Открытое общество и его враги
Шрифт:
Воззрение, согласно которому точность науки и научного языка зависит от точности терминов, конечно, выглядит весьма привлекательно, но тем не менее, я полагаю, что оно — предрассудок. Точность языка в большей степени зависит от нашего стремления не перегружать термины с целью быть точными. Термины типа «дюна» или «ветер» несомненно весьма неясны. (Сколько дюймов должна быть высота небольшой кучки песка, чтобы ее можно было назвать «дюной»? Как быстро должен двигаться воздух, чтобы его можно было назвать «ветром»?) Однако для многих задач геолога эти термины достаточно точны. А если для других целей требуется более высокая степень точности, мы всегда можем уточнить: «дюна от 4 до 30 футов высоты» или «ветер со скоростью от 20 до 40 миль в час». Положение в более точных науках является аналогичным. В физических измерениях, например, мы всегда стремимся установить пределы возможной ошибки. Точность вовсе не в том, чтобы свести ошибку к нулю, и не в том, чтобы заявить, что ее вообще нет. Точность,
Даже если некоторый термин причиняет нам беспокойство, как, например, термин «одновременность» в физике, то это происходит не потому, что его значение неточно или двусмысленно.

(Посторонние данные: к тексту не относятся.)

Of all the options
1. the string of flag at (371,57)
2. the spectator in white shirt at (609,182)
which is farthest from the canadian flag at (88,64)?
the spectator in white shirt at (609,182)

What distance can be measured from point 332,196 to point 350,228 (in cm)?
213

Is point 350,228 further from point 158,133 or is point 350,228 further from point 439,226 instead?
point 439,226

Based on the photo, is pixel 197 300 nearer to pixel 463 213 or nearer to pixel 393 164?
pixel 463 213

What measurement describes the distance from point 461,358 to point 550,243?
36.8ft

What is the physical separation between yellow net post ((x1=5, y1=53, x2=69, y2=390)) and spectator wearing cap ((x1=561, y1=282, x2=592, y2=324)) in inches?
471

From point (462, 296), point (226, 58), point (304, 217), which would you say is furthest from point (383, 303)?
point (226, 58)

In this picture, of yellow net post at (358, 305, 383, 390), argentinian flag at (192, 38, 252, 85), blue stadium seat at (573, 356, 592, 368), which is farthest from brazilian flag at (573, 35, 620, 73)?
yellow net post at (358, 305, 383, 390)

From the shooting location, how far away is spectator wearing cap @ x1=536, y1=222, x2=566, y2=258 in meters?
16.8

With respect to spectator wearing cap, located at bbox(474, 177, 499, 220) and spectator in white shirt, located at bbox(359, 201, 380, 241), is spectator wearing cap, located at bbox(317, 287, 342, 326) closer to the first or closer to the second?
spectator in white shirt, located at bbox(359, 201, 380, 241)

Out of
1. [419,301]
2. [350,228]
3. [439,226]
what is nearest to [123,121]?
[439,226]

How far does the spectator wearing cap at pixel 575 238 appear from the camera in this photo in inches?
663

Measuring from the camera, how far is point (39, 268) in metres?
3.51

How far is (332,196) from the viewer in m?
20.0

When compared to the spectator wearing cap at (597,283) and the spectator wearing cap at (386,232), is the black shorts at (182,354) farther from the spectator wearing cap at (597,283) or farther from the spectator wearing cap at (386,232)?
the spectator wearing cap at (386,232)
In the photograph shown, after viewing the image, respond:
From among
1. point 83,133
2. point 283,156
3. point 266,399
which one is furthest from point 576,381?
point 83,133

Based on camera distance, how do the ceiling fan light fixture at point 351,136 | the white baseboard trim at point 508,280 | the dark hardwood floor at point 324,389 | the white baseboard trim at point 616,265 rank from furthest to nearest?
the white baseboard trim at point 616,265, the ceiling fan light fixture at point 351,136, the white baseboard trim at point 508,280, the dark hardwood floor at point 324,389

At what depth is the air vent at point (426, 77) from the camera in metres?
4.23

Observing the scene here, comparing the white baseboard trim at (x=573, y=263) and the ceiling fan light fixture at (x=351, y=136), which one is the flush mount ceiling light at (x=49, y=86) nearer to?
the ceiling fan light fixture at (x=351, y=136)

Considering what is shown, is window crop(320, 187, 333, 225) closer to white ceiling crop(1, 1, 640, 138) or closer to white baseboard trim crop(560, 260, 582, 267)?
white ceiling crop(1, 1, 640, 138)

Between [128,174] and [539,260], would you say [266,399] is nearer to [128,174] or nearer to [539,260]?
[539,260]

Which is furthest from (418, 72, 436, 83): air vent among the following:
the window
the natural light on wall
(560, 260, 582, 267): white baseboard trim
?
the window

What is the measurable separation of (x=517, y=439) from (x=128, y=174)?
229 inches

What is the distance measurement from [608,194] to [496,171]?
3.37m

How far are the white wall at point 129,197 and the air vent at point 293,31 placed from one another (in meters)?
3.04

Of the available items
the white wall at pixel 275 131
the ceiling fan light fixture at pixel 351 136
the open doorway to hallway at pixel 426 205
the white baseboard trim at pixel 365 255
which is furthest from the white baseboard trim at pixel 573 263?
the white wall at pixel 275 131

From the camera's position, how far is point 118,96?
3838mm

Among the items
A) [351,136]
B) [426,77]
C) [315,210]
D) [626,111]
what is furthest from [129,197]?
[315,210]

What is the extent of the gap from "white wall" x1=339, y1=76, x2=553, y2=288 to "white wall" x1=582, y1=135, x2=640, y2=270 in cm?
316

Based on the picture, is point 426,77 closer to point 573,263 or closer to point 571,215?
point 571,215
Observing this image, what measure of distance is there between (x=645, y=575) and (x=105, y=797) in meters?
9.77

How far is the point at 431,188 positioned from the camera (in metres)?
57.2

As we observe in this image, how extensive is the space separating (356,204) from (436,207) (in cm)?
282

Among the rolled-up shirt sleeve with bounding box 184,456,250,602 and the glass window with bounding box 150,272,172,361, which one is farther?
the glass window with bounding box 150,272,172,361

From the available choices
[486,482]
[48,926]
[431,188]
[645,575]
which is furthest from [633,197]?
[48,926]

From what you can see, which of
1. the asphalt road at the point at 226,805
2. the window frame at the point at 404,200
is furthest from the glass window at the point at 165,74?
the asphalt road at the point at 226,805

Причина, скорее, состоит в том, что некоторая интуитивная теория заставила нас слишком перегрузить этот термин значением или снабдить его слишком «точным» значением, а вовсе не в том, что мы придали ему слишком мало значения. В своем анализе одновременности Эйнштейн обнаружил, что, говоря об одновременности событий, физики используют ложную предпосылку, предполагающую существование сигналов с бесконечной скоростью. Поэтому ошибка физиков была не в том, что термин «одновременность» не имел у них значения или что его значение было двусмысленным или недостаточно точным. Эйнштейн обнаружил, что устранение названной теоретической предпосылки, не замеченной до сих пор по причине ее самоочевидности, способно разрешить возникшую в науке трудность. Действительно, Эйнштейна не очень заботил вопрос о значении термина «одновременность», его волновал вопрос об истинности этой теории. Маловероятно, чтобы в физике могло возникнуть что-либо важное, если бы кто-нибудь начал вместо решения определенной физической проблемы улучшать понятие одновременности путем выяснения его «сущностного значения» или даже путем анализа того, что физики «в действительности имеют в виду», когда говорят об одновременности.
Я думаю, что из этого примера вытекает следующий вывод: нам не следует пытаться перейти мост до того, как мы подошли к нему. Я также думаю, что рассмотренный пример с Эйнштейном никак не может служить аргументом в пользу преимущественного внимания философов к проблемам, связанным со значениями терминов, их неясностью или двусмысленностью. Такая озабоченность основывается на допущении, в соответствии с которым от установления значения наших терминов многое зависит в науке, а на деле эта озабеченность с необходимостью ведет к вербализму и схоластике. С этой точки зрения мы можем критиковать теории типа витгенштейновской11.51, которая утверждает, что, в то время как наука исследует реальность, дело философии состоит в прояснении значений терминов, а тем самым в очищении нашего языка и устранении языковых головоломок. Для воззрений этой школы характерно, что ее представители никогда не формулируют аргументы, которые можно было бы критиковать рационально. Эта школа, следовательно, адресует свой утонченный анализ11.52 исключительно маленькому эзотерическому кругу посвященных. Отсюда следует, что озабоченность значениями терминов с неизбежностью приводит к типичному для аристотелизма результату, — к схоластике и мистике.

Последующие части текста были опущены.